Task instructions:
Please answer from the memorial messages below: what illness does Smokey have?

Hey B, this year makes 11 years since I've seen you or heard you laugh. I got an email notification this morning telling me to share a memory, I dont know how many years it's been since I received one of those emails, but I guess I needed to see it. I decided to go through and read some again and look at the photos and I cried and smiled and cried more. I still miss you, I always will in some ways. Something sent me here this morning, I needed to speak to you. I've been overwhelmed for a long...

HI Brian Just wanted to say hi love and miss you Bubba Teeth LOL I will never forget the way you would make me smile.Always in our hearts and never forgotten

Hi Brian, it's been so hard lately. Smokey has cancer he had surgery , but it's still not good. We don't know how much time we have with. I would like to think you will be waiting on Him when he crosses rainbow bridge. He has been a good companion to us. He has been with us through the hard times, he has always listened to me when I've been here by myself always offering comfort and a wagging tale. We lost belle earlier this year... It will be very difficult when the time comes to let go. The...

Records supplied:
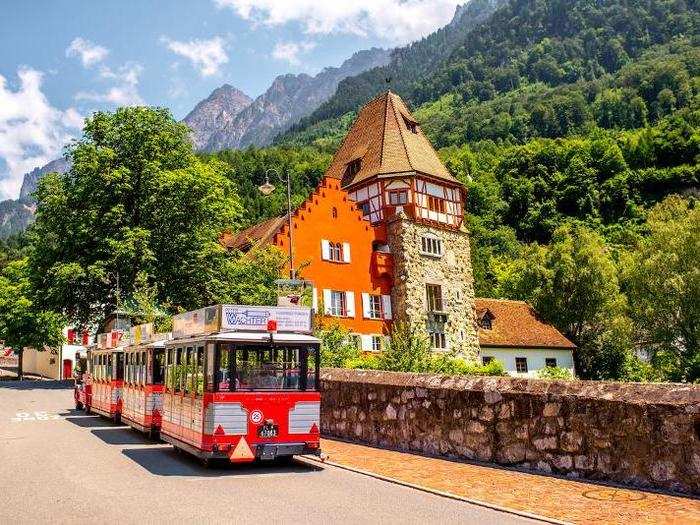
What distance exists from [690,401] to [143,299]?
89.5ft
...
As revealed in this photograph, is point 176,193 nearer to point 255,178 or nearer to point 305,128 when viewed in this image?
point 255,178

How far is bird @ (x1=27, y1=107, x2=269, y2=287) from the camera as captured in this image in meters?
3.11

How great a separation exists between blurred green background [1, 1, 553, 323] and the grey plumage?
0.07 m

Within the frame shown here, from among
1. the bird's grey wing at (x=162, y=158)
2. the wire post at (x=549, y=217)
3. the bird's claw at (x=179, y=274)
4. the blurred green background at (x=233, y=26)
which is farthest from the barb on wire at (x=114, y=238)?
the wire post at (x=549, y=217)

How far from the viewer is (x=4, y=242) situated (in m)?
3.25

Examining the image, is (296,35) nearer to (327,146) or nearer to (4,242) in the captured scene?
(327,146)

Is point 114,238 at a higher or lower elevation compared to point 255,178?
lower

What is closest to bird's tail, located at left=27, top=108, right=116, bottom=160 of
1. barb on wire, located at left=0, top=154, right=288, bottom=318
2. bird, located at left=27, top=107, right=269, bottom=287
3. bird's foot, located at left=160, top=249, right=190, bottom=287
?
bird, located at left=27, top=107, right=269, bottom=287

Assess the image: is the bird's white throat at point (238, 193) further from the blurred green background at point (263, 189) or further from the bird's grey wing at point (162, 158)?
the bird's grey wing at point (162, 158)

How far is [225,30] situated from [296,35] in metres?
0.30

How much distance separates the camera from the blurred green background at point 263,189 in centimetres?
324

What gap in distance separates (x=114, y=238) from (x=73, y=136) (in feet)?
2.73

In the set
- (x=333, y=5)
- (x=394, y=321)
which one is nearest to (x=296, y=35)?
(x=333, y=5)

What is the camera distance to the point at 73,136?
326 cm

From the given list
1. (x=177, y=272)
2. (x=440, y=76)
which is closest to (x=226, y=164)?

Solution for this problem:
Cancer.